* BEGIN Entries shown *

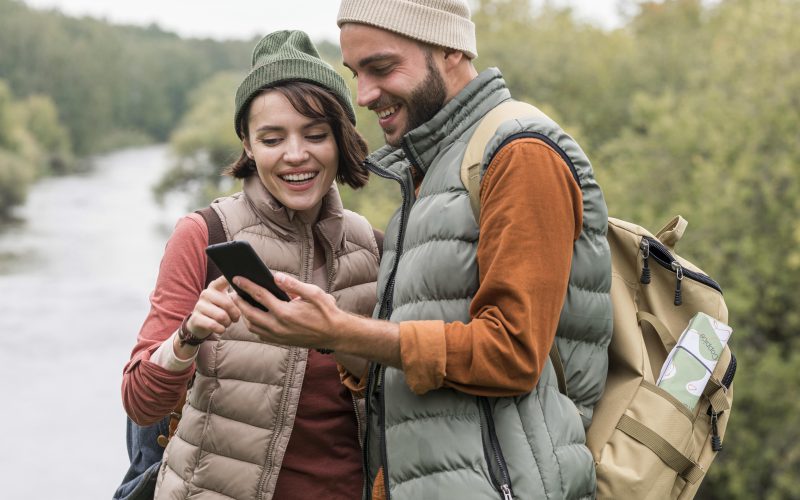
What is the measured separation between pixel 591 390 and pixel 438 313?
17.3 inches

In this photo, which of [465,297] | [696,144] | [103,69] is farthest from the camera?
[103,69]

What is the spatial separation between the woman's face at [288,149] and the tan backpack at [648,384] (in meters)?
0.58

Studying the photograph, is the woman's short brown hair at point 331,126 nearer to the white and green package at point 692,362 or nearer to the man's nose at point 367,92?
the man's nose at point 367,92

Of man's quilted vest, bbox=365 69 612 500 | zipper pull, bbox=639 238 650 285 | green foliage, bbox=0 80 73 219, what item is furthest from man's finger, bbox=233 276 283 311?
green foliage, bbox=0 80 73 219

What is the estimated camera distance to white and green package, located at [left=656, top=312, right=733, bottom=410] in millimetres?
2336

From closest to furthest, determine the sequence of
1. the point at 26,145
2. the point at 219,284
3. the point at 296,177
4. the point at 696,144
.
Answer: the point at 219,284 → the point at 296,177 → the point at 696,144 → the point at 26,145

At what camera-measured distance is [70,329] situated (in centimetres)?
2833

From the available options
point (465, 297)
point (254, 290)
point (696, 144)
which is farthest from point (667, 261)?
point (696, 144)

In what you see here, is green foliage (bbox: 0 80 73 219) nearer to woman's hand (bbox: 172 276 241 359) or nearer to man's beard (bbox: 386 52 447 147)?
woman's hand (bbox: 172 276 241 359)

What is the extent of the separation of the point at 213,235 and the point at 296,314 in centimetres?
58

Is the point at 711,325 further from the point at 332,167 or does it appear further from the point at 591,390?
the point at 332,167

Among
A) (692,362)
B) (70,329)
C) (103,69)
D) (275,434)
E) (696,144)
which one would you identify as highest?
(103,69)

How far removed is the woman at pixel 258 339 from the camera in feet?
8.09

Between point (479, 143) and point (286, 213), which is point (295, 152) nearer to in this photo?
point (286, 213)
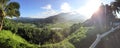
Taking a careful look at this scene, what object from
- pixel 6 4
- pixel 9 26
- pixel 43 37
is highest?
pixel 6 4

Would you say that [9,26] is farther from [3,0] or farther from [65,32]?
[65,32]

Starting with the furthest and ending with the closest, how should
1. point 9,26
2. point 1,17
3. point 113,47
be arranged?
point 9,26
point 1,17
point 113,47

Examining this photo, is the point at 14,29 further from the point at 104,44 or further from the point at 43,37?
the point at 104,44

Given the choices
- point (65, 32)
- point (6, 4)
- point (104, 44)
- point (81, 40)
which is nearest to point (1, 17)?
point (6, 4)

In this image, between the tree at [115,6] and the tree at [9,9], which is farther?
the tree at [115,6]

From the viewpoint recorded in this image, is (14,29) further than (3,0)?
Yes

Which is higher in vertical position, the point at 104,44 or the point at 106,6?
the point at 106,6

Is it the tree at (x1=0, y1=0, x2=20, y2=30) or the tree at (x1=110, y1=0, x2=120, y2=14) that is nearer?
the tree at (x1=0, y1=0, x2=20, y2=30)

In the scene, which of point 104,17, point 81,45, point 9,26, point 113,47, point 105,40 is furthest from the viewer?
point 9,26

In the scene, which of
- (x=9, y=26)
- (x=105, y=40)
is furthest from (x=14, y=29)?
(x=105, y=40)

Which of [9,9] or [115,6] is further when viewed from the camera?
[115,6]
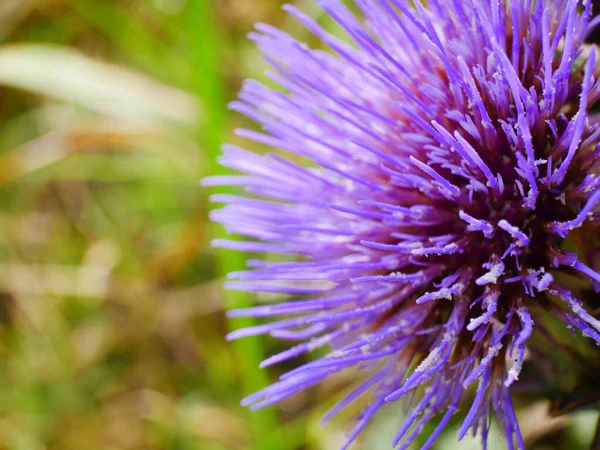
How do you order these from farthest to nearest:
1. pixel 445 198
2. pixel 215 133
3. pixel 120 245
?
pixel 120 245 < pixel 215 133 < pixel 445 198

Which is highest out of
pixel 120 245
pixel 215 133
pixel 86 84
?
pixel 86 84

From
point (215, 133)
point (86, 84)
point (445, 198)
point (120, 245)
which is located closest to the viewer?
point (445, 198)

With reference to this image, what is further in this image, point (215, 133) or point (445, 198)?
point (215, 133)

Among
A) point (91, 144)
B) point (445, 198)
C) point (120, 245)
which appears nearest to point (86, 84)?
point (91, 144)

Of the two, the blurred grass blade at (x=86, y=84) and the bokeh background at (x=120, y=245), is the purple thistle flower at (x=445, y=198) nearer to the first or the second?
the bokeh background at (x=120, y=245)

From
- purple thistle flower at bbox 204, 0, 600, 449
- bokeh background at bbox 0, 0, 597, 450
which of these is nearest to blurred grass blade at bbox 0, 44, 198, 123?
bokeh background at bbox 0, 0, 597, 450

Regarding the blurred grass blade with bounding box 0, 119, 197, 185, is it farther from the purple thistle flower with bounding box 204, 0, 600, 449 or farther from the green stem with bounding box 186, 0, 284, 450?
the purple thistle flower with bounding box 204, 0, 600, 449

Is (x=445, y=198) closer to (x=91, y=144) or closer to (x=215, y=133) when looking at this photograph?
(x=215, y=133)

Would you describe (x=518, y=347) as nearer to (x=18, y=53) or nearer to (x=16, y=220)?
(x=18, y=53)
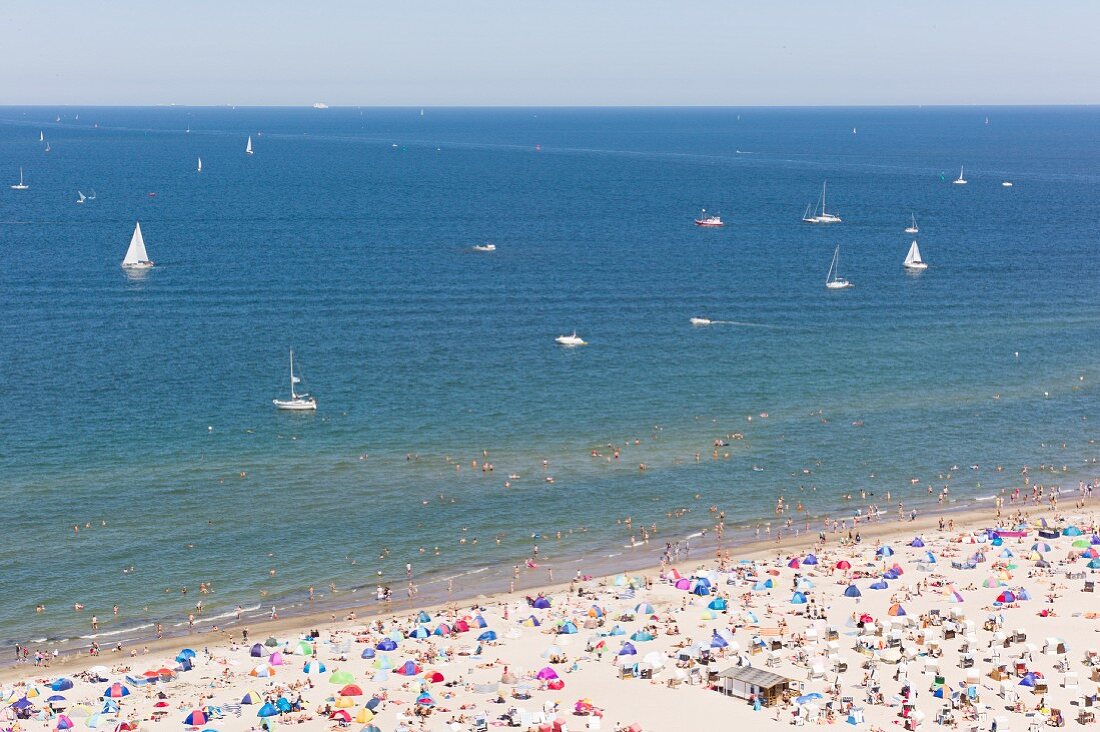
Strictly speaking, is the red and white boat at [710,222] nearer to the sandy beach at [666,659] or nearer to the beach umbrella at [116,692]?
the sandy beach at [666,659]

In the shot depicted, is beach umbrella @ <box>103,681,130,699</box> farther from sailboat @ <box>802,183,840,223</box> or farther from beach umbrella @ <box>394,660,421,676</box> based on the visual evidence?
sailboat @ <box>802,183,840,223</box>

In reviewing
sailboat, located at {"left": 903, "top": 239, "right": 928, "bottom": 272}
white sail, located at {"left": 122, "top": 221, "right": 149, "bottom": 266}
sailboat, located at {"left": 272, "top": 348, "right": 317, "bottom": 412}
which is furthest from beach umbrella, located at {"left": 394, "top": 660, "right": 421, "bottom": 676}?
sailboat, located at {"left": 903, "top": 239, "right": 928, "bottom": 272}

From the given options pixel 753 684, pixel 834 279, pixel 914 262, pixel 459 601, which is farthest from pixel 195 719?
pixel 914 262

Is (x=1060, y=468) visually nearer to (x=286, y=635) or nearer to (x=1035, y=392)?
(x=1035, y=392)

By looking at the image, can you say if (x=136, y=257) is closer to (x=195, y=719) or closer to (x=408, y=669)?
(x=408, y=669)

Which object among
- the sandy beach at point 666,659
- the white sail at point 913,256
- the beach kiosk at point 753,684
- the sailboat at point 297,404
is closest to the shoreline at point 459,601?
the sandy beach at point 666,659

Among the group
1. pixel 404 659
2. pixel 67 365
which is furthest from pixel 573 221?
pixel 404 659
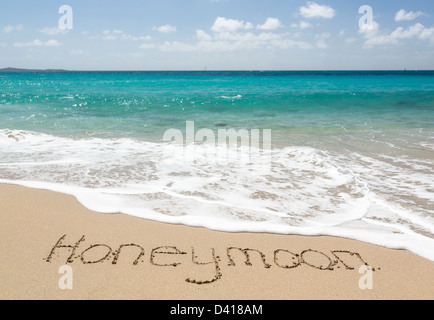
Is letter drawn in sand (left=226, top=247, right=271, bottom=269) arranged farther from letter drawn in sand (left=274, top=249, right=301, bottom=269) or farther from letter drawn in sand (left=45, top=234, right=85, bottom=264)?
letter drawn in sand (left=45, top=234, right=85, bottom=264)

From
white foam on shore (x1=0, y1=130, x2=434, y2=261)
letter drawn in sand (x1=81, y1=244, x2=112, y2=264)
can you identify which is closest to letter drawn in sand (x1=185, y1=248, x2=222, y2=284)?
white foam on shore (x1=0, y1=130, x2=434, y2=261)

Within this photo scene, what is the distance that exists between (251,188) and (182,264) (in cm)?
244

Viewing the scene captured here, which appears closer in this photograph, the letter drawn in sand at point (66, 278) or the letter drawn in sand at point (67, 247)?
the letter drawn in sand at point (66, 278)

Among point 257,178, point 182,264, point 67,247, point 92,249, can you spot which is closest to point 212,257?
point 182,264

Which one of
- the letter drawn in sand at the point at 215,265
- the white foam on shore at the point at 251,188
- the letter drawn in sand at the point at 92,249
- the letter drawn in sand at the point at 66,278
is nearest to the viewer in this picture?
the letter drawn in sand at the point at 66,278

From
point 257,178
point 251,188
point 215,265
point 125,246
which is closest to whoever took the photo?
point 215,265

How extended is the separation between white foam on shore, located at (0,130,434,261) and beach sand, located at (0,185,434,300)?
323 mm

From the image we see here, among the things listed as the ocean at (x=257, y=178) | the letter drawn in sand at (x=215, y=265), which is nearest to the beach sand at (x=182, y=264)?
the letter drawn in sand at (x=215, y=265)

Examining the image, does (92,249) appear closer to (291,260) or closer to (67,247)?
(67,247)

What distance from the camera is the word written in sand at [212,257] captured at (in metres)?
3.01

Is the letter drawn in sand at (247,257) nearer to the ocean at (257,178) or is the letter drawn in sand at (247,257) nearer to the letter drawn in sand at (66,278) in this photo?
the ocean at (257,178)

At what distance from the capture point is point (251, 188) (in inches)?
205

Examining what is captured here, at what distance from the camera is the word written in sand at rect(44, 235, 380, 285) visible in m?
3.01
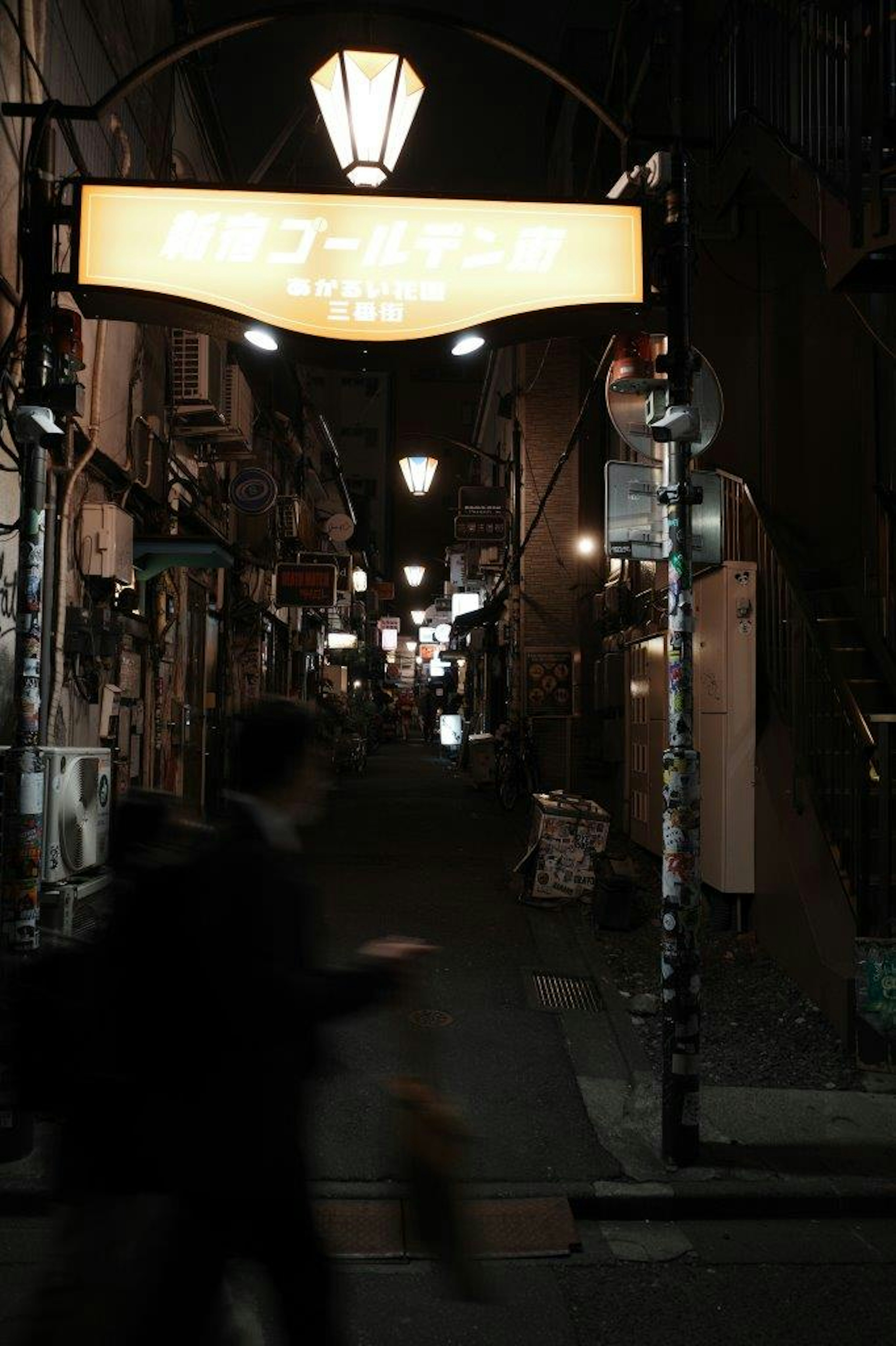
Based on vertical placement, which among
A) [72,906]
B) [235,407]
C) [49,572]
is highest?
[235,407]

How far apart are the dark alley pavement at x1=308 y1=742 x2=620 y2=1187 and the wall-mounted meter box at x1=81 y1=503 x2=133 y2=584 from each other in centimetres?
375

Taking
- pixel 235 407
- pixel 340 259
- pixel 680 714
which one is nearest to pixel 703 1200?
pixel 680 714

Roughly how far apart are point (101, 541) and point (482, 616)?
60.3 ft

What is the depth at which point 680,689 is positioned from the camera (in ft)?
18.1

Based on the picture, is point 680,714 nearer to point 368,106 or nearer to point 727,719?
point 727,719

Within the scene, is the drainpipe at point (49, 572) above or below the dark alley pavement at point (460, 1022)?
above

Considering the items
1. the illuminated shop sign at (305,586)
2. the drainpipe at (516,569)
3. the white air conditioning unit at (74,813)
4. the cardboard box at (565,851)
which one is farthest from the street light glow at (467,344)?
the drainpipe at (516,569)

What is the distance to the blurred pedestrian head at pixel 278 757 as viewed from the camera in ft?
9.82

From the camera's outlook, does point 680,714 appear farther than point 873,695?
No

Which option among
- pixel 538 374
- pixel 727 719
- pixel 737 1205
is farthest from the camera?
pixel 538 374

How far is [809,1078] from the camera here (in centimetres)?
641

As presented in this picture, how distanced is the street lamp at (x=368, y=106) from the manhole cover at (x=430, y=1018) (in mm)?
5655

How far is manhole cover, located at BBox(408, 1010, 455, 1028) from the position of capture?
723cm

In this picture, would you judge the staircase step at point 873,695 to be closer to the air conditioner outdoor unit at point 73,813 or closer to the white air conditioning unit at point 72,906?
the air conditioner outdoor unit at point 73,813
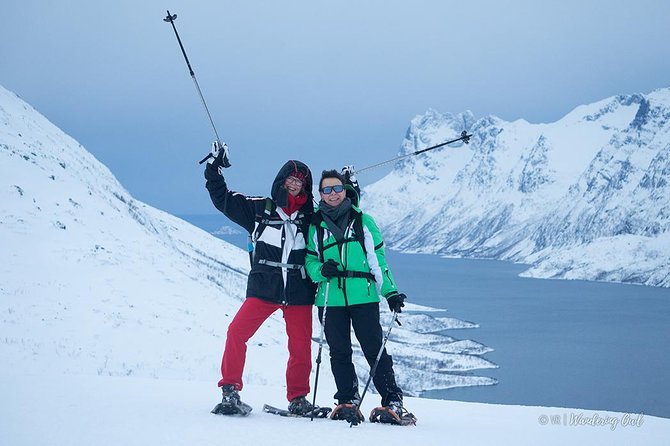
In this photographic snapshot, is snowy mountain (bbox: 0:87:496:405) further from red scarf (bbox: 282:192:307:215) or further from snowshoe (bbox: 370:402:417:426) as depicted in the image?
red scarf (bbox: 282:192:307:215)

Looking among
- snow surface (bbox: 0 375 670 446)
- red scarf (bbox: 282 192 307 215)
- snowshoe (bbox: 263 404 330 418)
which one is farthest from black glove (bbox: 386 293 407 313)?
red scarf (bbox: 282 192 307 215)

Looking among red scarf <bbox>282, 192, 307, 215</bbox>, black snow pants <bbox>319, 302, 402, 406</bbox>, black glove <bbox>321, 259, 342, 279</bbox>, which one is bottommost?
black snow pants <bbox>319, 302, 402, 406</bbox>

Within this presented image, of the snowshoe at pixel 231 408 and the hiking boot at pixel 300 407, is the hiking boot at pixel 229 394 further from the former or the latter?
the hiking boot at pixel 300 407

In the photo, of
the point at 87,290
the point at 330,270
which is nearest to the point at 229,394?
the point at 330,270

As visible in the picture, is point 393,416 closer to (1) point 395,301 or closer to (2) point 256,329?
(1) point 395,301

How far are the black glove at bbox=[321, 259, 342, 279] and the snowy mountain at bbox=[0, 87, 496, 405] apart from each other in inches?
118

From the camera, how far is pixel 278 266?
743cm

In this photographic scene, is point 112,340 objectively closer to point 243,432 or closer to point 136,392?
point 136,392

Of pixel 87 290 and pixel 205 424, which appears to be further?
pixel 87 290

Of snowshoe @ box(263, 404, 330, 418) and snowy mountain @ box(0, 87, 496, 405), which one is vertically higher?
snowy mountain @ box(0, 87, 496, 405)

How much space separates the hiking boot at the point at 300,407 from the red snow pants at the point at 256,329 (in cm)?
8

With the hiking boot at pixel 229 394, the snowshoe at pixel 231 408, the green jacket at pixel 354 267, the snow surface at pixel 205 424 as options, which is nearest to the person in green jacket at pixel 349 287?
the green jacket at pixel 354 267

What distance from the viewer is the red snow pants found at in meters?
7.27

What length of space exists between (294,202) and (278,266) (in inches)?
33.7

* END Entries shown *

# Work instructions
Copy, character for character, the lines from the line that holds "In the photo, of" through the final line of the records above.

# Solution
In the photo, of
the point at 87,290
the point at 330,270
which is nearest to the point at 229,394?
the point at 330,270

As visible in the picture, is point 393,416 closer to (1) point 395,301 or closer to (2) point 256,329?
(1) point 395,301

How far are the black glove at bbox=[321, 259, 342, 279] and the snowy mountain at bbox=[0, 87, 496, 405] apart from each other in inches?
118

From the camera, how far is pixel 278 266?
743cm

In this photographic scene, is point 112,340 objectively closer to point 243,432 or closer to point 136,392?
point 136,392

Of pixel 87 290 and pixel 205 424, which appears to be further?
pixel 87 290

Of snowshoe @ box(263, 404, 330, 418) and snowy mountain @ box(0, 87, 496, 405), which one is vertically higher?
snowy mountain @ box(0, 87, 496, 405)

How much space separates the hiking boot at the point at 300,407 from the red snow pants at the point at 256,329 (in cm)?
8

With the hiking boot at pixel 229 394, the snowshoe at pixel 231 408, the green jacket at pixel 354 267, the snow surface at pixel 205 424 as options, which is nearest to the person in green jacket at pixel 349 287?
the green jacket at pixel 354 267

What distance from the viewer is the red snow pants found at in meters?
7.27

What length of space exists between (294,202) and (278,266) (in inches)?
33.7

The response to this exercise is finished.